■ **Instructions**
(a) Write out the passage of the PCI forum thread between "Considering that production" and "I'm hoping for?", inclusive.
(b) In the PCI forum thread, up to how many PCI clocks have fetches from memory on the back-end of the PCI core taken to complete on the host?

It's a bit difficult to give an accurate answer with the above-mentioned "requirements specification". ;) It's going to depend on how much latency you can tolerate. If you were able to wait for a few KB to be accumulated on each side before transferring, you'd have absolutely no problem achieving your 27MB/s in each direction. Of course, that introduces large delays in your stream. OTOH if the application isn't tolerant to large latencies and, for example, you needed to do single 32-bit PIO transactions, then we've seen fetches from *memory* on the back-end of the PCI core take up to 20 PCI clocks to complete on the host (shave a few clocks off if your data is in a register or read-ahead FIFO, for example). That brings your throughput down to around 5MB/s - total! There's a lot of latency introduced when pushing data through the PCI core FIFOs in each direction. Obviously if you can stream large chunks that latency becomes insignificant w.r.t. throughput. PCI retries on posted reads also add to the equation. Nutshell - you need to work out *exactly* what latencies you can tolerate. Regards, -- Mark McDougall, Engineer Virtual Logic Pty Ltd, <http://www.vl.com.au> 21-25 King St, Rockdale, 2216 Ph: +612-9599-3255 Fax: +612-9599-3266
Reply by Brian McFarland July 21, 20062006-07-21
I just found out how much the liscense for the altera core costs.
Considering that production quantity will be relatively low, I would
like to avoid using it if this is possible / practicle.  Does the
opencore one do bus mastering well enough to acheive the kind of
tranfer rates I'm hoping for?


Mark McDougall wrote:

> What type of transfers are you looking at? Will it be PIO (single > byte/word/dword) transfers? Initiated by the PC? Or DMA, initiated by > the card? Is the data isochronous 27MB/s? Or can it be buffered and > transferred periodically in large chunks?

■ **Stored data**
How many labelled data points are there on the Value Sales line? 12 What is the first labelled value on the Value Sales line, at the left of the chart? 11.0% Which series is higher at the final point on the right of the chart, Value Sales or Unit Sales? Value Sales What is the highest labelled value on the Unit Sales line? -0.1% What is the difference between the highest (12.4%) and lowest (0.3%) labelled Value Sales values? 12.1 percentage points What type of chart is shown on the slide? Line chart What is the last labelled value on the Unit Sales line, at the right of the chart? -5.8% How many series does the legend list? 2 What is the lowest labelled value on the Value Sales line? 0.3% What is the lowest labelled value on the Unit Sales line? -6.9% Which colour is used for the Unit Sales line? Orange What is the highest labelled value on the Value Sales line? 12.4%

■ **Per-task answers**
(a)
Considering that production quantity will be relatively low, I would
like to avoid using it if this is possible / practicle.  Does the
opencore one do bus mastering well enough to acheive the kind of
tranfer rates I'm hoping for?

(b) Up to 20 PCI clocks.